[WHAT IS REQUIRED]:
Without including any images, please transcribe all the lines below exactly.

(Page-level text extractions)
==================================================

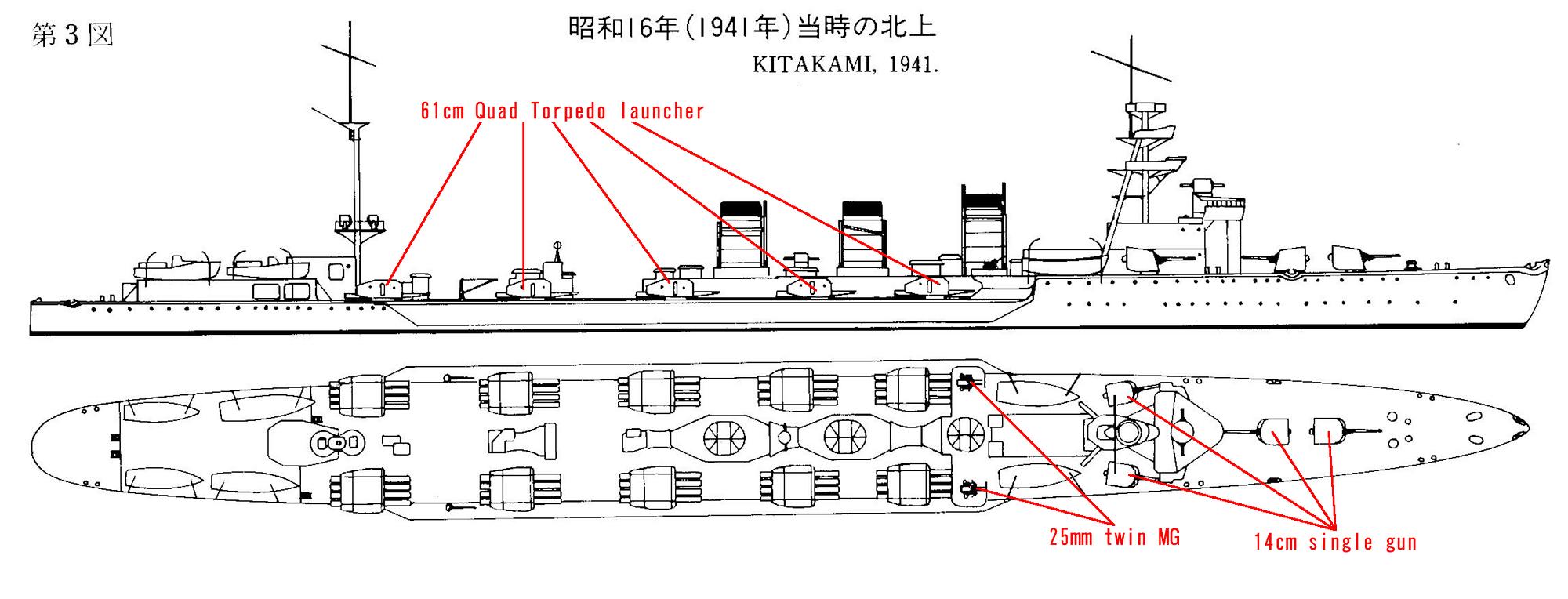 第3図

昭和16年(1941年)当時の北上

KITAKAMI, 1941.

61cm Quad Torpedo launcher

25mm twin MG

14cm single gun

==================================================

[ANSWER SECTION]:
 第3図

昭和16年(1941年)当時の北上

KITAKAMI, 1941.

61cm Quad Torpedo launcher

25mm twin MG

14cm single gun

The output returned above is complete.